→ Task requirements:
Write out all of the rows again with "support column" swapped for "concrete pillar", leaving every other word unchanged.

Stored items from a collection
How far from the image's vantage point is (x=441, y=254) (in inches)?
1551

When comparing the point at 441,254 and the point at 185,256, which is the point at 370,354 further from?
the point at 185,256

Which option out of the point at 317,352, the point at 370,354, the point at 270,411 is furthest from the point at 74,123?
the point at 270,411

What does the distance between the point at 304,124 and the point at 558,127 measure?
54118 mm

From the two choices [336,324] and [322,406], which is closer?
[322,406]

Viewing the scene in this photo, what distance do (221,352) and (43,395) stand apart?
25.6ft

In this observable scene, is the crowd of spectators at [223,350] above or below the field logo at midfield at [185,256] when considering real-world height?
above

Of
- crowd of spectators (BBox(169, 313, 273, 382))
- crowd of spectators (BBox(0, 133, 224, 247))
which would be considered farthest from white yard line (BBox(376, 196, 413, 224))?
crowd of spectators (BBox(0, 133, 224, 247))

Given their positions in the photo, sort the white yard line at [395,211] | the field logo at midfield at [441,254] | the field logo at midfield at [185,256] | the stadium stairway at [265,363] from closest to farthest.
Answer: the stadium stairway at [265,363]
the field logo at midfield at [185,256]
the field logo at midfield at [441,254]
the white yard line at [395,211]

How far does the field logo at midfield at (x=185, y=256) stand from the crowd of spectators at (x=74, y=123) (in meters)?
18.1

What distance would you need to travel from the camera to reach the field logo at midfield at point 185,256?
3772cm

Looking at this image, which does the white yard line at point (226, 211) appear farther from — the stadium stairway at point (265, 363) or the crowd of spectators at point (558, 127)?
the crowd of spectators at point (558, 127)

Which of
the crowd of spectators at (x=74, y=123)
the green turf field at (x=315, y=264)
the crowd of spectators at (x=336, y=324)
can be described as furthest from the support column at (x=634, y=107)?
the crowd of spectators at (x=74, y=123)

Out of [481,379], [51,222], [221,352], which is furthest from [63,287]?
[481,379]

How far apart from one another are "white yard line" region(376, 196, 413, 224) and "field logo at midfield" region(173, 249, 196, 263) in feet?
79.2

→ Result below:
How far from the image's vantage point is (x=441, y=254) (in inches)?
1551

When comparing the point at 441,254 and the point at 185,256, which is the point at 370,354 further from?
the point at 185,256

Which option out of the point at 317,352, the point at 370,354, the point at 270,411 is furthest from the point at 74,123?
the point at 270,411

What does the distance between the point at 304,124 and the point at 558,127 measure?
54118 mm

From the two choices [336,324] and [322,406], which is closer?
[322,406]

Viewing the scene in this photo, what distance do (221,352) and (43,395) stand apart?
25.6ft

In this observable scene, is the crowd of spectators at [223,350] above or below the field logo at midfield at [185,256] when considering real-world height?
above

Of
- crowd of spectators (BBox(169, 313, 273, 382))
- crowd of spectators (BBox(0, 133, 224, 247))
which would be considered farthest from white yard line (BBox(376, 196, 413, 224))?
crowd of spectators (BBox(0, 133, 224, 247))

Given their positions in the photo, sort the white yard line at [395,211] | the field logo at midfield at [441,254] | the field logo at midfield at [185,256] | the stadium stairway at [265,363] from closest to farthest.
Answer: the stadium stairway at [265,363]
the field logo at midfield at [185,256]
the field logo at midfield at [441,254]
the white yard line at [395,211]

How far does the field logo at midfield at (x=185, y=256) stand from the crowd of spectators at (x=74, y=123) (in meters)?
18.1

What distance would you need to travel from the camera to reach the field logo at midfield at point 185,256?
3772cm

Looking at this image, which does the white yard line at point (226, 211) appear farther from — the stadium stairway at point (265, 363) or the crowd of spectators at point (558, 127)?
the crowd of spectators at point (558, 127)

Which of
the crowd of spectators at (x=74, y=123)
the green turf field at (x=315, y=264)
the crowd of spectators at (x=336, y=324)
can be described as furthest from the concrete pillar at (x=634, y=107)?
the crowd of spectators at (x=74, y=123)

Out of [481,379], [51,222], [221,352], which is furthest from [63,287]?
[481,379]

How far apart from one another are "white yard line" region(376, 196, 413, 224) and "field logo at midfield" region(173, 249, 196, 263) in feet?
79.2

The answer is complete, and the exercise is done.